[A run of records]
━━━━━━━━━━━━━━━━━━━━━━━━━━━━━━
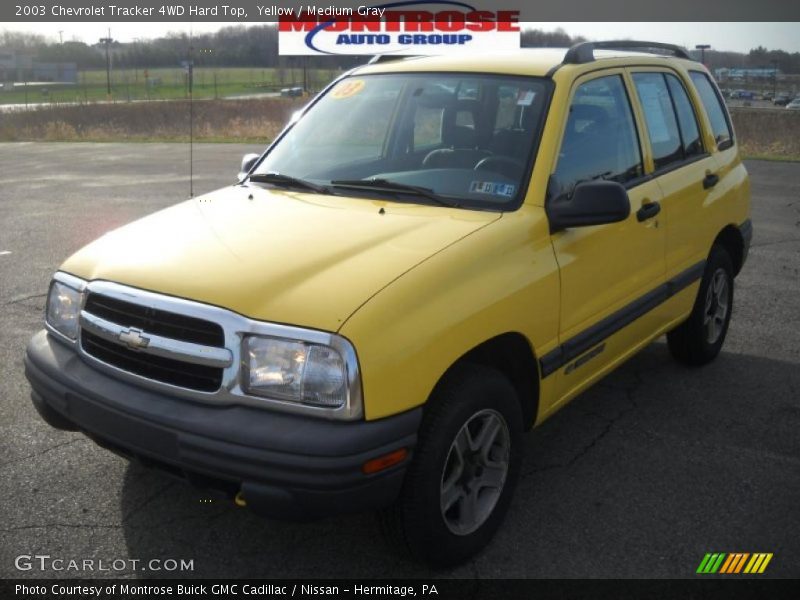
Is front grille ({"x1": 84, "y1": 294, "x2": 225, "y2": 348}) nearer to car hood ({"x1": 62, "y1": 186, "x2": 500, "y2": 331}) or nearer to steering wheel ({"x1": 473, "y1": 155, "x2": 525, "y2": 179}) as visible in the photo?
car hood ({"x1": 62, "y1": 186, "x2": 500, "y2": 331})

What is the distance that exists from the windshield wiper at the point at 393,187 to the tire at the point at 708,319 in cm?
217

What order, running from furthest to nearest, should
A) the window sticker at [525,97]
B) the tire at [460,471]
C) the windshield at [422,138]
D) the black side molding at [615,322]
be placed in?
1. the window sticker at [525,97]
2. the windshield at [422,138]
3. the black side molding at [615,322]
4. the tire at [460,471]

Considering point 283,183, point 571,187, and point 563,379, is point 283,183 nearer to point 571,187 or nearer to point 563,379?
point 571,187

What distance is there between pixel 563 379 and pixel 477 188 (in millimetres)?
898

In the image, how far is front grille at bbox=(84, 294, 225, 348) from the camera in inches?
111

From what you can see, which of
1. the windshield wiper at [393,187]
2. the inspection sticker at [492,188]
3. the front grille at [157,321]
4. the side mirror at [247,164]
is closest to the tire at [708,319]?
the inspection sticker at [492,188]

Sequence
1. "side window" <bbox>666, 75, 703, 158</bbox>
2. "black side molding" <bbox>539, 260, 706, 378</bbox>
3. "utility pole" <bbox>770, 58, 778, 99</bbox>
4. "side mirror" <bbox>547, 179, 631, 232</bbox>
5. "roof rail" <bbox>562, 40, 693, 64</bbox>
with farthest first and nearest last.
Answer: "utility pole" <bbox>770, 58, 778, 99</bbox>, "side window" <bbox>666, 75, 703, 158</bbox>, "roof rail" <bbox>562, 40, 693, 64</bbox>, "black side molding" <bbox>539, 260, 706, 378</bbox>, "side mirror" <bbox>547, 179, 631, 232</bbox>

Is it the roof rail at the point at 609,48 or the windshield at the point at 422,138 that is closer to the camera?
the windshield at the point at 422,138

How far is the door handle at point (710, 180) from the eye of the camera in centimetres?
488

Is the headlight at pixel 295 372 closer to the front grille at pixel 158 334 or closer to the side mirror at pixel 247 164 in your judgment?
the front grille at pixel 158 334

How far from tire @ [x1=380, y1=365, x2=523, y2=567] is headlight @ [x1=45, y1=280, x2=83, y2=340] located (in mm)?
1402

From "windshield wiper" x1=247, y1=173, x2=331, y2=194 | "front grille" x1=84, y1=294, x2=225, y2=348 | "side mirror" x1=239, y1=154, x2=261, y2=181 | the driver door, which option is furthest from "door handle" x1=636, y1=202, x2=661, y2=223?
"front grille" x1=84, y1=294, x2=225, y2=348

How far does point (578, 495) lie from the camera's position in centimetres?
374

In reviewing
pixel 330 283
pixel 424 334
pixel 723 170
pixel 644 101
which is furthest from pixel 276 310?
pixel 723 170
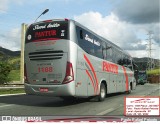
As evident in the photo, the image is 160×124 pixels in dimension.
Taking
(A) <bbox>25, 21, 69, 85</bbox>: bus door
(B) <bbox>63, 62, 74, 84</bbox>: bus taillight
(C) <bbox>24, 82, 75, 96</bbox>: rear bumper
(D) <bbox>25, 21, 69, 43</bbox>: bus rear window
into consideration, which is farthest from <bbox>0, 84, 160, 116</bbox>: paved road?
(D) <bbox>25, 21, 69, 43</bbox>: bus rear window

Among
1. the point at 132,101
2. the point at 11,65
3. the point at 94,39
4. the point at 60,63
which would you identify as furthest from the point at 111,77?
the point at 11,65

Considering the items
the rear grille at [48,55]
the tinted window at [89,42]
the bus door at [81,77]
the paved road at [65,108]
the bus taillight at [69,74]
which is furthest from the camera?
the tinted window at [89,42]

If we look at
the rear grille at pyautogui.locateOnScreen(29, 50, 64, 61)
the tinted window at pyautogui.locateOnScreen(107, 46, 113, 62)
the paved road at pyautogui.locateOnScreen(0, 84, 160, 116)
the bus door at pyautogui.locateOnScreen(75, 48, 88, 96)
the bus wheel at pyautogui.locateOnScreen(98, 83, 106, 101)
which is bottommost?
the paved road at pyautogui.locateOnScreen(0, 84, 160, 116)

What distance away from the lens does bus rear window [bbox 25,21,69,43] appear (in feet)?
41.7

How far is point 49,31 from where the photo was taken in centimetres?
1280

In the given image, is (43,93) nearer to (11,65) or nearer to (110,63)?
(110,63)

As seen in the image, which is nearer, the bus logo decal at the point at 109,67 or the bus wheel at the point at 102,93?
the bus logo decal at the point at 109,67

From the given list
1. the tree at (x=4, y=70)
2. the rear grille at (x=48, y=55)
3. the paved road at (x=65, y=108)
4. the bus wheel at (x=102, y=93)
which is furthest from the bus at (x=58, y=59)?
the tree at (x=4, y=70)

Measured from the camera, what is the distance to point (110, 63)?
16.0 m

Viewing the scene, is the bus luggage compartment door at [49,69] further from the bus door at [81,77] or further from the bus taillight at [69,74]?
the bus door at [81,77]

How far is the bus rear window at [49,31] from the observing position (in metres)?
12.7

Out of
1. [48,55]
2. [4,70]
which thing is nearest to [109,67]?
[48,55]

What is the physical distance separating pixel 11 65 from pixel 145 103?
30424 millimetres

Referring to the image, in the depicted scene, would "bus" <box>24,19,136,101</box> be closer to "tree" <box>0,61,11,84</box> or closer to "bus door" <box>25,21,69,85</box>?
"bus door" <box>25,21,69,85</box>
━━━━━━━━━━━━━━━━━━━━━━━━━━━━━━
### Task to complete:
Swap "separating" for "between" in the stretch from the line containing "What is the physical" through the last line, changing nothing else. Give back only those lines.

### Complete response:
What is the physical distance between pixel 11 65 from pixel 145 103?
30424 millimetres

Referring to the image, in the depicted scene, would "bus" <box>24,19,136,101</box> be closer to "tree" <box>0,61,11,84</box> or closer to "bus door" <box>25,21,69,85</box>?
"bus door" <box>25,21,69,85</box>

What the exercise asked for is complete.